§ **The problem**
Write out only the lines running from the one that contains "How far from the camera has" to the end of the material, both ends included.

— Start Supplied information —

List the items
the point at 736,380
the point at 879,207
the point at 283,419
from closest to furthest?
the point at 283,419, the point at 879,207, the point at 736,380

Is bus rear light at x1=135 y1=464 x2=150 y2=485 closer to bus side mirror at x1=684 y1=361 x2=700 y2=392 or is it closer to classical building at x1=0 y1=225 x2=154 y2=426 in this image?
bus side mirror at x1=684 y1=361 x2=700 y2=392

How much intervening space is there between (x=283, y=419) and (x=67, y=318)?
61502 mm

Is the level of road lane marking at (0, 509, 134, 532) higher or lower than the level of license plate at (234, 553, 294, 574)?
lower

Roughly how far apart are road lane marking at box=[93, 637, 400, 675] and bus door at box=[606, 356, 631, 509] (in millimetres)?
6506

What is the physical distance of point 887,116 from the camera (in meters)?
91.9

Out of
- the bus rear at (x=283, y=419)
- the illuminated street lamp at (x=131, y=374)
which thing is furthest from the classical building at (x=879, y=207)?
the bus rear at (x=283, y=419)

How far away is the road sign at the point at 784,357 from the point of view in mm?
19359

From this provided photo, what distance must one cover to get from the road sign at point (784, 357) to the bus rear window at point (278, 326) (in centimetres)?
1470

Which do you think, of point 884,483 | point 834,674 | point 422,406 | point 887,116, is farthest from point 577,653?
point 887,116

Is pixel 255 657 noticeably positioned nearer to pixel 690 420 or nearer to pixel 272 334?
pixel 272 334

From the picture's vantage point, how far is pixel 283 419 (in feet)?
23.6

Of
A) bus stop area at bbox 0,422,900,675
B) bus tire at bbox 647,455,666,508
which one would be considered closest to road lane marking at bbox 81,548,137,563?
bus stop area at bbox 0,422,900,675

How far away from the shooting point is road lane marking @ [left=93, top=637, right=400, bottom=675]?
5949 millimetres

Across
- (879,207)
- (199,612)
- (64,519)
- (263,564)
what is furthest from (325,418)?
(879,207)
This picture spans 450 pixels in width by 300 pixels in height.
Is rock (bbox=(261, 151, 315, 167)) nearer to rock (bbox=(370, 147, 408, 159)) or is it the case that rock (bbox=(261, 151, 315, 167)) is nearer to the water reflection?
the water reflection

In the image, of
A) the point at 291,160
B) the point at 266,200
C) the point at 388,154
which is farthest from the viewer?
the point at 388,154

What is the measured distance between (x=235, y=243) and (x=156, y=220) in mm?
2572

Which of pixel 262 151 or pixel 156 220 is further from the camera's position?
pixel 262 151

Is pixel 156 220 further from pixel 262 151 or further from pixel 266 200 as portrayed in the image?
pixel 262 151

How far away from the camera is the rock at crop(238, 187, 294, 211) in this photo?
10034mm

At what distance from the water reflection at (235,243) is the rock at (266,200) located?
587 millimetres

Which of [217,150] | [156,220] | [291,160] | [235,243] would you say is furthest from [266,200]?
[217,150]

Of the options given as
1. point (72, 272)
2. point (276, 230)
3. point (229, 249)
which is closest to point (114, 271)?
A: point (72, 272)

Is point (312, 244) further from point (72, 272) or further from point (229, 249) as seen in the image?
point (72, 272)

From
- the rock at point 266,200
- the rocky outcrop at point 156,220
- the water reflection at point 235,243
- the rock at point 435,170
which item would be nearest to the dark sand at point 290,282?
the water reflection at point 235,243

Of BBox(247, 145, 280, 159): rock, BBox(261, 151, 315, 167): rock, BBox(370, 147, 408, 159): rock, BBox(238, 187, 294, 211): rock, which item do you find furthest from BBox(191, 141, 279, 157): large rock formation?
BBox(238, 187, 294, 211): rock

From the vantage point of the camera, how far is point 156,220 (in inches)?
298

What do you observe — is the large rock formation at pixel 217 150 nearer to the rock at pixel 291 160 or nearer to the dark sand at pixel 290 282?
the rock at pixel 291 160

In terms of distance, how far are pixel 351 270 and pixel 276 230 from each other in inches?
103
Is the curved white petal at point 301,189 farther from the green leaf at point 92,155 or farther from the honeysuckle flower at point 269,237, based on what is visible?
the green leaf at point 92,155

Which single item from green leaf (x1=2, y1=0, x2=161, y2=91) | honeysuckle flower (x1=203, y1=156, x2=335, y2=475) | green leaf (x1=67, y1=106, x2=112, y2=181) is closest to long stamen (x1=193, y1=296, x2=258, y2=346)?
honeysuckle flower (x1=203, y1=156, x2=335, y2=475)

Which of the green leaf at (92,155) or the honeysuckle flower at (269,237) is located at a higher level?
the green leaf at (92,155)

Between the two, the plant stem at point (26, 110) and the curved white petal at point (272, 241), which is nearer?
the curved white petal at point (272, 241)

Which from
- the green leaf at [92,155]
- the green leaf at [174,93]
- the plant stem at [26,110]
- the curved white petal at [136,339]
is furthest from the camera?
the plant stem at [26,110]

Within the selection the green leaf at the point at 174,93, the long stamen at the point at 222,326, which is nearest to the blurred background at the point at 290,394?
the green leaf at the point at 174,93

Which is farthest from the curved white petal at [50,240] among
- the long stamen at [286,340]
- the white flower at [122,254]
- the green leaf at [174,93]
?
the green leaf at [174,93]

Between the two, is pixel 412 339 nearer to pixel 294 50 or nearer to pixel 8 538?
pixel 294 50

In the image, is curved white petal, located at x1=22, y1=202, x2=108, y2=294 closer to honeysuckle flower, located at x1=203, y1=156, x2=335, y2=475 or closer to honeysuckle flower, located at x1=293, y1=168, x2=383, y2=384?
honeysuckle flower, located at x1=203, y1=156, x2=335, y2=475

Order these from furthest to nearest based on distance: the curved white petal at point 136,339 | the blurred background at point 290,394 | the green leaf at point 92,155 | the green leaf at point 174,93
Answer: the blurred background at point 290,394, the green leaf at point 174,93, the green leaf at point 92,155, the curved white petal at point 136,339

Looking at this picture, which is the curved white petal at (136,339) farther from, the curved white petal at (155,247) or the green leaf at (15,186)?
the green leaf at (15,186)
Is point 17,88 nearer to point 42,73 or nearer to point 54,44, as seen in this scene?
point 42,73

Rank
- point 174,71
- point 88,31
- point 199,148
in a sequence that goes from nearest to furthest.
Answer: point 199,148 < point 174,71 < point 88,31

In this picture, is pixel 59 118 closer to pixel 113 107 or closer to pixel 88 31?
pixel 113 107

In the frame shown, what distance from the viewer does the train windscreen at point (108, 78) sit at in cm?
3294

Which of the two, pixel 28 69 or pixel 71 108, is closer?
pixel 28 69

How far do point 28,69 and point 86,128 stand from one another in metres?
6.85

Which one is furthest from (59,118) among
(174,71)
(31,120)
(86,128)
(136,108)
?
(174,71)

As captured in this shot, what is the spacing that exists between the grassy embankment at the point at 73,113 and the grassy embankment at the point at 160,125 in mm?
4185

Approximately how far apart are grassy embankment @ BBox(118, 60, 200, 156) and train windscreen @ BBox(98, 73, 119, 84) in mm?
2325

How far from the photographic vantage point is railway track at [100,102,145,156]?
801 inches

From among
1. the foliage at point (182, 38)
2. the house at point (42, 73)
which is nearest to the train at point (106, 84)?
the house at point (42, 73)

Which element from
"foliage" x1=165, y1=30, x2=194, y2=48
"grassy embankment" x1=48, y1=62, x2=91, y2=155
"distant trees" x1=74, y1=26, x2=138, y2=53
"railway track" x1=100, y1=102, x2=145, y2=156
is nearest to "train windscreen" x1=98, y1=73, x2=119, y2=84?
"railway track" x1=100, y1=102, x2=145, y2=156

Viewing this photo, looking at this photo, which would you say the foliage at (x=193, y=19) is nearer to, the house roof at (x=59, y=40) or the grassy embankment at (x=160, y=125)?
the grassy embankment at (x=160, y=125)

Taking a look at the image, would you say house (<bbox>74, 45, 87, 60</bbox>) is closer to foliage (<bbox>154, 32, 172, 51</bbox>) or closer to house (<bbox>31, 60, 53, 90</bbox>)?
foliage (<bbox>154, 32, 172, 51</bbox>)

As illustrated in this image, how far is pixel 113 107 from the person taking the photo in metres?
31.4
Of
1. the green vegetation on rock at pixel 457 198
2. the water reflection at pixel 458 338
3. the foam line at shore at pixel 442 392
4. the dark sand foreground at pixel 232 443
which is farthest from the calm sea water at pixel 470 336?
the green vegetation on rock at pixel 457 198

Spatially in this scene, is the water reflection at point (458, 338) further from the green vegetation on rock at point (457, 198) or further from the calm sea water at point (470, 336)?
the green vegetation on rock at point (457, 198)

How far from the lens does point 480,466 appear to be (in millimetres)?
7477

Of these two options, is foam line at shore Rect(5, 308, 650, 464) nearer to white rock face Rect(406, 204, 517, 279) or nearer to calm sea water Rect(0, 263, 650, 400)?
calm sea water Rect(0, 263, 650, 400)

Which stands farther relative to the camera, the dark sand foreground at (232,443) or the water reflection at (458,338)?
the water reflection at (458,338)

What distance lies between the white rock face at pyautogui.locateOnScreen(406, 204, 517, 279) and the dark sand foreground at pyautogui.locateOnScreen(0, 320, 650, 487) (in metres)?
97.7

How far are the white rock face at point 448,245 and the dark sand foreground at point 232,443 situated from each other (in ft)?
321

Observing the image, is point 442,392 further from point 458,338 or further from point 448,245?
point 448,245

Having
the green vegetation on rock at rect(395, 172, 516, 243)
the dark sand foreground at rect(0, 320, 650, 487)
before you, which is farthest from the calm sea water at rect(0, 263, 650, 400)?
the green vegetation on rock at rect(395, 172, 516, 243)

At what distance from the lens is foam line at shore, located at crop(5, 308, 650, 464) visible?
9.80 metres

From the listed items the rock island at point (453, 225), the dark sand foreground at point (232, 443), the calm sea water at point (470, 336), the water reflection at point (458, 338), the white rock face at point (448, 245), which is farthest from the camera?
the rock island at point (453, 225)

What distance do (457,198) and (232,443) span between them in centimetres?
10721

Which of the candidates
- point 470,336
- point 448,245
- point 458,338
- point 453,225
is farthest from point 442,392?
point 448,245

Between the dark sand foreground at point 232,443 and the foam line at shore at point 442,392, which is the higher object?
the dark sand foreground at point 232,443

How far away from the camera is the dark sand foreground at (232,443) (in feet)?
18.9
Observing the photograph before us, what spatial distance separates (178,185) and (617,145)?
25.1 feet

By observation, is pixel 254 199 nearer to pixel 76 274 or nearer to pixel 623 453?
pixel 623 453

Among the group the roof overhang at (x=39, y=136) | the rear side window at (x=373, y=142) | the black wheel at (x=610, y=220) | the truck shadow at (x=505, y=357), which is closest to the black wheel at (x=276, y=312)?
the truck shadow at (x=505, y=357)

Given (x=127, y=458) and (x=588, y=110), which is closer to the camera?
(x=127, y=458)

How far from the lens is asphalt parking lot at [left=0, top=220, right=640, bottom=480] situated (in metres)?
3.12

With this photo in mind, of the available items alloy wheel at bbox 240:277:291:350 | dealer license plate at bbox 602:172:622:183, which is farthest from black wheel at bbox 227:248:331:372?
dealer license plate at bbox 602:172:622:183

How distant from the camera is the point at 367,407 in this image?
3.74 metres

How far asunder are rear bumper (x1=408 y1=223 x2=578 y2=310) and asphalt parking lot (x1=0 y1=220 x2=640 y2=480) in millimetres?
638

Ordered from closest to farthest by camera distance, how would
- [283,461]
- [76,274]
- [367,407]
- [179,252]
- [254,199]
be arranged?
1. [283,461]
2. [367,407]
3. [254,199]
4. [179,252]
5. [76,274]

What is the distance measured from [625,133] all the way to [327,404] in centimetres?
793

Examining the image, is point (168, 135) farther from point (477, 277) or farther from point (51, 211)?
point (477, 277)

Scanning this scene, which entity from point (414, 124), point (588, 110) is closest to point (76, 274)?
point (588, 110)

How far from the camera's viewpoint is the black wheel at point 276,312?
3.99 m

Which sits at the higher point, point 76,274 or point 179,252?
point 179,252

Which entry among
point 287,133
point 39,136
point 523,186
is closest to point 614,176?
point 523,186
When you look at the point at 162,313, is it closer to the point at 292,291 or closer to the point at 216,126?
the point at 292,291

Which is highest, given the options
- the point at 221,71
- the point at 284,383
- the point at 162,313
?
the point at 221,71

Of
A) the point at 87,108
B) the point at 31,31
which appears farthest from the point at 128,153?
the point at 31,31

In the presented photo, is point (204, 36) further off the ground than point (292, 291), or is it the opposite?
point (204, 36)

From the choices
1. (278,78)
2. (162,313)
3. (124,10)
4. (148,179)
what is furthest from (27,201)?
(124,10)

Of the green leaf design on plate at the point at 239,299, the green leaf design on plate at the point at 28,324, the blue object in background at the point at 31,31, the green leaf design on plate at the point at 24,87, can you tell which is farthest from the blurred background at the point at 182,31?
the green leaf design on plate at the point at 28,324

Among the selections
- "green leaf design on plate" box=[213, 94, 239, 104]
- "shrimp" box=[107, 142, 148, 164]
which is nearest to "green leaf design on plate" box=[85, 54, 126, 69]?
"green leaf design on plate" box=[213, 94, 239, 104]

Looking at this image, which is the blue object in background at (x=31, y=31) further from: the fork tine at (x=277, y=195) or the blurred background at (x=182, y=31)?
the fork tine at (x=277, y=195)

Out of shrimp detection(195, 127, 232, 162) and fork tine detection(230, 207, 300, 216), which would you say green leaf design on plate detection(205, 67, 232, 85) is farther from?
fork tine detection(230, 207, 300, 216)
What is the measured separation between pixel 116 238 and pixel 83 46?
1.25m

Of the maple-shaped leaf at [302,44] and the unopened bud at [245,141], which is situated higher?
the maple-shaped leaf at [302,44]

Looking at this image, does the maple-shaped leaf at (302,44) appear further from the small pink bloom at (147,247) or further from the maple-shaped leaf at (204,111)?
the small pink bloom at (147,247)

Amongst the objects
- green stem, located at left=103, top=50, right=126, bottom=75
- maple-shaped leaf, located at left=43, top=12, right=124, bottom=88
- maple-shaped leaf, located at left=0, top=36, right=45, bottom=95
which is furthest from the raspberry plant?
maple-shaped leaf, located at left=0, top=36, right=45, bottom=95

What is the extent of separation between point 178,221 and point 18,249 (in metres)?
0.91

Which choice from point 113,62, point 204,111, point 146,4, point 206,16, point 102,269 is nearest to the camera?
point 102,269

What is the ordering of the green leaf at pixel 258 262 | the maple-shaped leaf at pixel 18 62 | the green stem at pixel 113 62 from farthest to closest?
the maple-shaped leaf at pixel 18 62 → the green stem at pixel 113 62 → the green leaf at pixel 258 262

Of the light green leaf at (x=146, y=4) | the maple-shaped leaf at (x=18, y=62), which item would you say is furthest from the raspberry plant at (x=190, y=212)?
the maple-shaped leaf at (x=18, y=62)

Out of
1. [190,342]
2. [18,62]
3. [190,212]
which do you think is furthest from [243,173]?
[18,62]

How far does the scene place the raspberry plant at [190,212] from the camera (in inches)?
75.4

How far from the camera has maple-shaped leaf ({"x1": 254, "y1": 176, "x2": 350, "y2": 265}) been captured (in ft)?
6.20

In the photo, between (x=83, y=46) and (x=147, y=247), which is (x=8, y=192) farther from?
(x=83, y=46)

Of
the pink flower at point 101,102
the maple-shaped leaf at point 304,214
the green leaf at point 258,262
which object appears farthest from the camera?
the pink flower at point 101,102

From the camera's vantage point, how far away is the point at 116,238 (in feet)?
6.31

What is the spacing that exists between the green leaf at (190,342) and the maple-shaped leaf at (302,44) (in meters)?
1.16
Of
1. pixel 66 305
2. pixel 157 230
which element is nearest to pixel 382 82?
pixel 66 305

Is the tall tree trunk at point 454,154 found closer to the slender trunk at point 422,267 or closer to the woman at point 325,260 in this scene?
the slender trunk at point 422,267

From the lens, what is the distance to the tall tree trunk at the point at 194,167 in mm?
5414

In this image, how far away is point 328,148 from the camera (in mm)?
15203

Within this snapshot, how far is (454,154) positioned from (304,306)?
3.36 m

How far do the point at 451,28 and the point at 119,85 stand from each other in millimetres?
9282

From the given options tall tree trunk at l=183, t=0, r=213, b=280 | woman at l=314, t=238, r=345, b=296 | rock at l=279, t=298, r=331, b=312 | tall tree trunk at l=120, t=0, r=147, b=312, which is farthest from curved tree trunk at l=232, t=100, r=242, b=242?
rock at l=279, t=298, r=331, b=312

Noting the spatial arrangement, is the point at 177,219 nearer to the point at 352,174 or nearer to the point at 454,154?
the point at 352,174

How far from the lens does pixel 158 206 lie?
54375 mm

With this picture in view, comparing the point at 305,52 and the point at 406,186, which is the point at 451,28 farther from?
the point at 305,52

— End Supplied information —

§ **Result below**
How far from the camera has maple-shaped leaf ({"x1": 254, "y1": 176, "x2": 350, "y2": 265}) been captured (in ft)?
6.20

In the photo, between (x=83, y=46) and (x=147, y=247), which is (x=8, y=192) farther from?
(x=83, y=46)

Of
the pink flower at point 101,102
the maple-shaped leaf at point 304,214
the green leaf at point 258,262
which object appears farthest from the camera?
the pink flower at point 101,102

From the camera's vantage point, how far away is the point at 116,238 (in feet)?
6.31

What is the spacing that exists between the green leaf at (190,342) and the maple-shaped leaf at (302,44) (in meters)?
1.16
Of
1. pixel 66 305
2. pixel 157 230
which element is nearest to pixel 382 82?
pixel 66 305

Is the tall tree trunk at point 454,154 found closer to the slender trunk at point 422,267 or closer to the woman at point 325,260 in this scene?
the slender trunk at point 422,267

From the lens, what is the distance to the tall tree trunk at the point at 194,167 in mm?
5414

In this image, how far away is point 328,148 from the camera (in mm)?
15203

Within this snapshot, how far is (454,154) positioned from (304,306)?
3.36 m

How far do the point at 451,28 and the point at 119,85 stand from each other in millimetres?
9282

From the given options tall tree trunk at l=183, t=0, r=213, b=280 | woman at l=314, t=238, r=345, b=296 | rock at l=279, t=298, r=331, b=312 | tall tree trunk at l=120, t=0, r=147, b=312, which is farthest from curved tree trunk at l=232, t=100, r=242, b=242?
rock at l=279, t=298, r=331, b=312

Noting the spatial arrangement, is the point at 177,219 nearer to the point at 352,174 or nearer to the point at 454,154?
the point at 352,174

How far from the lens does pixel 158 206 lie?
54375 mm

With this picture in view, comparing the point at 305,52 and the point at 406,186, which is the point at 451,28 farther from?
the point at 305,52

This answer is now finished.